Division of Immunology and Pathogenesis, Department of Molecular and Cell Biology, University of California, Berkeley, Berkeley, United States; Howard Hughes Medical Institute, University of California, Berkeley, Berkeley, United States
Shally R Margolis
Division of Immunology and Pathogenesis, Department of Molecular and Cell Biology, University of California, Berkeley, Berkeley, United States
Alexander Louie
Division of Immunology and Pathogenesis, Department of Molecular and Cell Biology, University of California, Berkeley, Berkeley, United States
Victoria Chevée
Division of Immunology and Pathogenesis, Department of Molecular and Cell Biology, University of California, Berkeley, Berkeley, United States
Katherine J Chen
Division of Immunology and Pathogenesis, Department of Molecular and Cell Biology, University of California, Berkeley, Berkeley, United States; Howard Hughes Medical Institute, University of California, Berkeley, Berkeley, United States
Moritz M Gaidt
Division of Immunology and Pathogenesis, Department of Molecular and Cell Biology, University of California, Berkeley, Berkeley, United States
Harmandeep S Dhaliwal
Cancer Research Laboratory, University of California, Berkeley, Berkeley, United States
Angus Y Lee
Cancer Research Laboratory, University of California, Berkeley, Berkeley, United States
Stephen L Nishimura
Department of Pathology, University of California, San Francisco, San Francisco, United States
The National Emerging Infectious Diseases Laboratory, Department of Medicine (Pulmonary Center), and Department of Microbiology, Boston University School of Medicine, Boston, United States
Daniel A Portnoy
Division of Immunology and Pathogenesis, Department of Molecular and Cell Biology, University of California, Berkeley, Berkeley, United States; Division of Biochemistry, Biophysics and Structural Biology, Department of Molecular and Cell Biology, University of California, Berkeley, Berkeley, United States; Department of Plant and Microbial Biology, University of California, Berkeley, Berkeley, United States
K Heran Darwin
Department of Microbiology, New York University Grossman School of Medicine, New York, United States
Division of Immunology and Pathogenesis, Department of Molecular and Cell Biology, University of California, Berkeley, Berkeley, United States; Howard Hughes Medical Institute, University of California, Berkeley, Berkeley, United States; Cancer Research Laboratory, University of California, Berkeley, Berkeley, United States
Type I interferons (IFNs) are essential for anti-viral immunity, but often impair protective immune responses during bacterial infections.

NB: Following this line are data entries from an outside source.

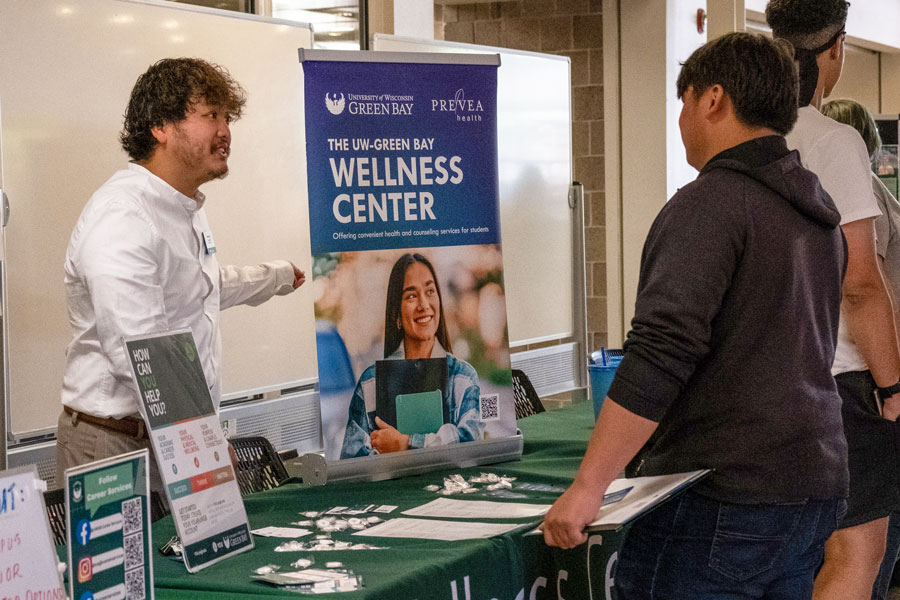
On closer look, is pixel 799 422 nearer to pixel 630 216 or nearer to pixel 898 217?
pixel 898 217

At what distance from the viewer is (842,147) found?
2.04 metres

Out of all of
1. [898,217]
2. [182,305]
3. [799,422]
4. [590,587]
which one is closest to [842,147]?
[898,217]

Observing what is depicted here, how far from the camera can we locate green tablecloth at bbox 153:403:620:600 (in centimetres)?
152

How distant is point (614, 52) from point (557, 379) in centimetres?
233

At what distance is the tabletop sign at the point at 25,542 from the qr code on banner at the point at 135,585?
0.14 meters

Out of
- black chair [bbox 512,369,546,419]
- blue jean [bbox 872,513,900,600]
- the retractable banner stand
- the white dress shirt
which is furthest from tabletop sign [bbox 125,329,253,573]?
black chair [bbox 512,369,546,419]

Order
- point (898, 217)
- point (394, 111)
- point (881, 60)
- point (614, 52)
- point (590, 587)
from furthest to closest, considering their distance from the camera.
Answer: point (881, 60) → point (614, 52) → point (394, 111) → point (898, 217) → point (590, 587)

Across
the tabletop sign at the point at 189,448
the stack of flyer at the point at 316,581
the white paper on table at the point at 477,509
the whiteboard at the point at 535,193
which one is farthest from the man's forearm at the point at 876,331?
the whiteboard at the point at 535,193

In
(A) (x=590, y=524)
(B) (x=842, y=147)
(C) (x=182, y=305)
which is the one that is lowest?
(A) (x=590, y=524)

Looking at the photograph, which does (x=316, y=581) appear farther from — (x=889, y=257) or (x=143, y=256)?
(x=889, y=257)

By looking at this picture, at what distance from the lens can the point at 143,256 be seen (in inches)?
75.5

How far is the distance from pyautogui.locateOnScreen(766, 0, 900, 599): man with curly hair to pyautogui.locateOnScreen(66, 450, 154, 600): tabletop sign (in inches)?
56.4

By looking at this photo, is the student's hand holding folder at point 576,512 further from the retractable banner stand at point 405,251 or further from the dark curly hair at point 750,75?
the retractable banner stand at point 405,251

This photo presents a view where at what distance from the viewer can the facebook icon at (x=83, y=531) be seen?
3.78 feet
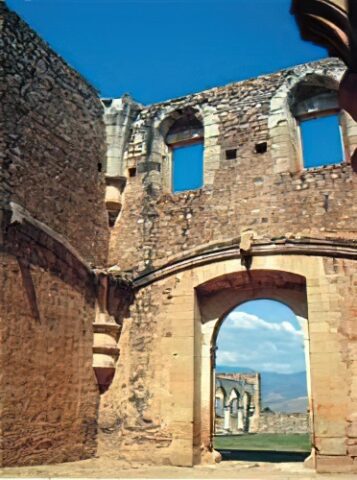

An important question is how type I IFNs are strongly induced during viral infections, and yet are appropriately restrained during bacterial infections. The Super susceptibility to tuberculosis 1 (Sst1) locus in mice confers resistance to diverse bacterial infections. Here we provide evidence that Sp140 is a gene encoded within the Sst1 locus that represses type I IFN transcription during bacterial infections. We generated Sp140–/– mice and found that they are susceptible to infection by Legionella pneumophila and Mycobacterium tuberculosis. Susceptibility of Sp140–/– mice to bacterial infection was rescued by crosses to mice lacking the type I IFN receptor (Ifnar–/–). Our results implicate Sp140 as an important negative regulator of type I IFNs that is essential for resistance to bacterial infections.